My own translation of the testimony of Jørgen L. F. Mogensen, taken down on 28 May 1993 by Jørgen Glenthøj, is as follows:
I am convinced of this, that the execution of the group [of conspirators] did not take the form of the usual brief [(kurzdauernden)] liquidation. Those condemned to death were always killed one by one [(einzeln)]. The prisoner was taken from his cell and led to the bathroom, where he was undressed and [where] his hands were tied behind his back with a strong paper cord [(Papierschnur)]. The naked prisoner was then led to the exit in the middle of the building and then obliged to go outside into the open air in the [middle of the] structure along past the window [(an den Fenstern vorbei)] up to the uncovered place of execution, where the rope over a hook in the wall awaited [him]. The liquidations could normally, especially in the case of a neck shot [(besonders bei Genickschuß)], uncannily call to mind the killing of a beast in a slaughterhouse. The fellow prisoners in the wing [encompassing cells] 20-40 were by [an] estimation of the time between the individual executions able to judge whether there were deviations from the norm. I sat on the critical day in cell no. 2, which was much too far away [to permit me] to catch clearly the sounds generated by [(begleitenden)] the hangings.
It is, however, positively certain that the executions of the members of the group [of conspirators] took, on the whole, an unusually long time: from perhaps 6:00 in the morning until about noon. In the years after the war, [for as long] as the Nazi atrocities retained [a measure of] newsworthiness, there circulated the report that [Admiral] Canaris was hung from a piano wire in order to prolong the strangulation [(Erdrosselung)] that, when death was near, was interrupted [so that] the condemned man [could be] brought [back] to consciousness and the strangulation [(Strangulierung)] again resumed. The victim was thus killed many times over [(so gleich mehrmals getötet)]. The report of the [use of] piano wire is incorrect. That is, it was superfluous. I saw on one of the following days an L-shaped hook whose longer arm (c. 70-75 cm) was shaped into a point, so that the arm at the end was c. 1 cm thick. Under the weight of a normal person the hook would be so elastic that with [the] right length of rope one could make it possible for the victim to just barely [(leicht)] touch the ground with the tips of his toes. In this way is the long duration of the hanging accounted for. I met in the afternoon with [(traf)] one of the prison wardens, who was still obviously worked up, and who, as he showed me to the door, exclaimed: It is only on account of these generals that we are losing the war.
The idyllic description of Bonhoeffer’s last hour [as given] by the camp doctor [(des Lagerarztes von der Todesstunde Bonhoeffers)] is, I’m afraid, wholly without value as truth. The gateway [(Tor)] into the prison yard was always—and especially during an execution—closed. In the gateway was a door [(Tür)] that permitted entrance into the prison yard. Even if the gateway had for some unknown reason [and] on precisely the day in question stood wide open, there was no barracks-like structure [(Barackengebäude)] with a view into the heart of the prison. The doctor would further have had to have possessed the ability to peer through the doors into the cell block [(Zellenbau)] and through the doors into the bathroom in order to observe Bonhoeffer kneeling. Incidentally, the hangman would never have allowed Bonhoeffer an interruption of the normal procedure. As for Bonhoeffer’s alleged second [(neue)] pause for prayer before mounting the gallows, surely it suffices to note that as a matter of fact [(gar)] there was neither a gallows nor [any] flight of stairs [leading up] to it.
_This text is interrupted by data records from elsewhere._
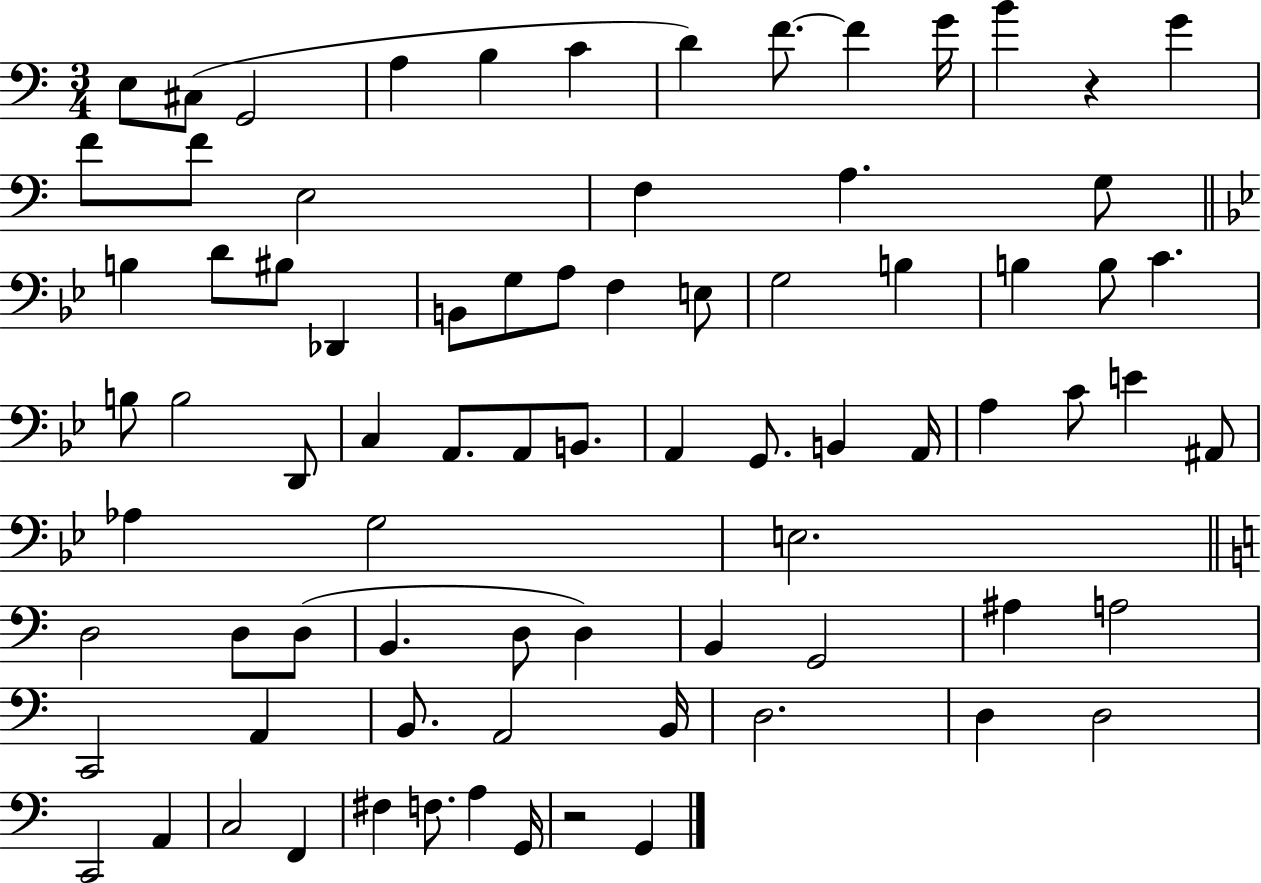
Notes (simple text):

E3/e C#3/e G2/h A3/q B3/q C4/q D4/q F4/e. F4/q G4/s B4/q R/q G4/q F4/e F4/e E3/h F3/q A3/q. G3/e B3/q D4/e BIS3/e Db2/q B2/e G3/e A3/e F3/q E3/e G3/h B3/q B3/q B3/e C4/q. B3/e B3/h D2/e C3/q A2/e. A2/e B2/e. A2/q G2/e. B2/q A2/s A3/q C4/e E4/q A#2/e Ab3/q G3/h E3/h. D3/h D3/e D3/e B2/q. D3/e D3/q B2/q G2/h A#3/q A3/h C2/h A2/q B2/e. A2/h B2/s D3/h. D3/q D3/h C2/h A2/q C3/h F2/q F#3/q F3/e. A3/q G2/s R/h G2/q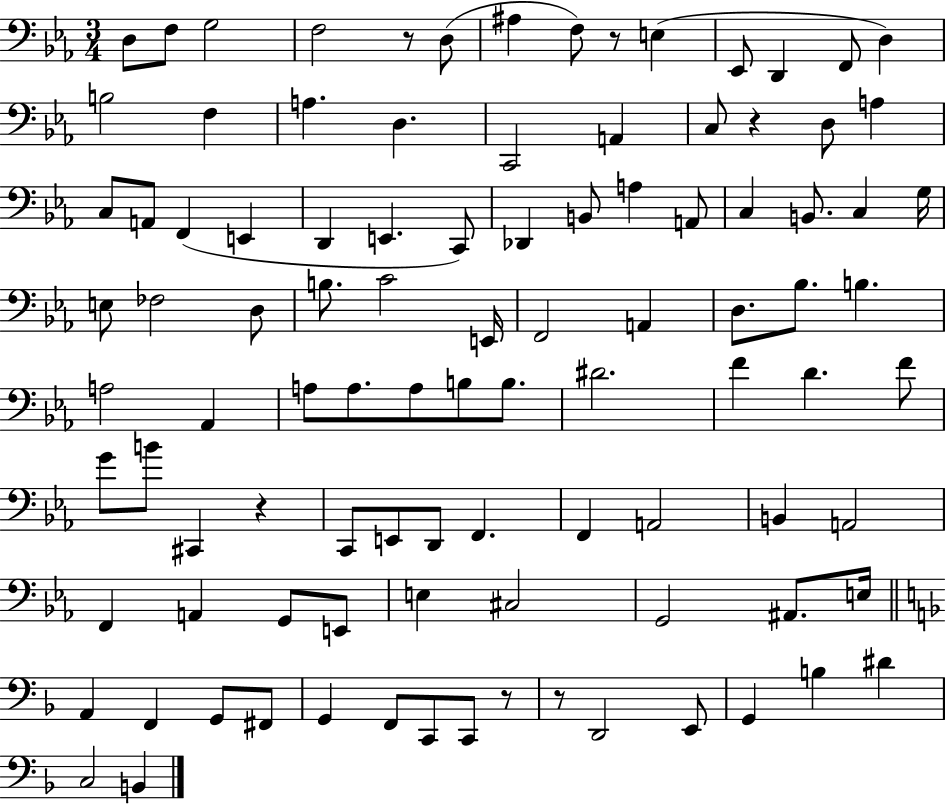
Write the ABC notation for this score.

X:1
T:Untitled
M:3/4
L:1/4
K:Eb
D,/2 F,/2 G,2 F,2 z/2 D,/2 ^A, F,/2 z/2 E, _E,,/2 D,, F,,/2 D, B,2 F, A, D, C,,2 A,, C,/2 z D,/2 A, C,/2 A,,/2 F,, E,, D,, E,, C,,/2 _D,, B,,/2 A, A,,/2 C, B,,/2 C, G,/4 E,/2 _F,2 D,/2 B,/2 C2 E,,/4 F,,2 A,, D,/2 _B,/2 B, A,2 _A,, A,/2 A,/2 A,/2 B,/2 B,/2 ^D2 F D F/2 G/2 B/2 ^C,, z C,,/2 E,,/2 D,,/2 F,, F,, A,,2 B,, A,,2 F,, A,, G,,/2 E,,/2 E, ^C,2 G,,2 ^A,,/2 E,/4 A,, F,, G,,/2 ^F,,/2 G,, F,,/2 C,,/2 C,,/2 z/2 z/2 D,,2 E,,/2 G,, B, ^D C,2 B,,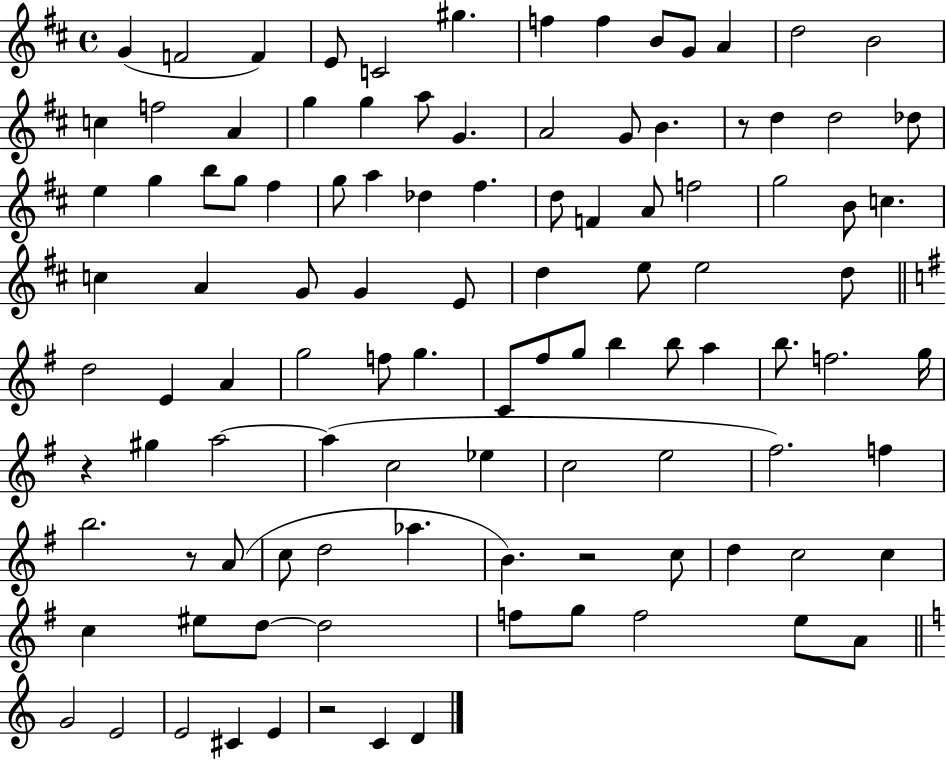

One circumstance that would have made it possible for the camp doctor to make accurate observations of Bonhoeffer’s last hour is conceivable: if the camp doctor was—as on earlier occasions—included in the group [charged with effecting the] execution. That would have been wholly logical in this case, since/where it was a question of [(da es um . . . ging)] a reanimation of the half-strangled [victim]. Normally the tasks of the camp doctor were more banal, e.g. to see to it that any teeth with crowns of gold were extracted from those condemned to death. This would also account for the fact that the doctor waited ten years before coming forward with these incoherent [(verdrehten)] details. The [whole] affair had a bright side, namely, that Bonhoeffer’s family and friends were able to infer from the letter that Bonhoeffer assumed a bearing so dignified that it impressed even a cynical camp doctor. One can pray ardently without kneeling or folding one’s hands when the latter are bound behind one’s back.Bruce Eldevik, of the Luther Seminary Library, informs me that Glenthøj's commentary on this is just as truncated in the 2nd (1995) edition as in the 1st (1993). In the 2nd (1995) edition of Dietrich Bonhoeffer — Mensch hinter Mauern. Theologie und Spiritualität in den Gefängnisjahren, too, it begins in mid-sentence on p. 109.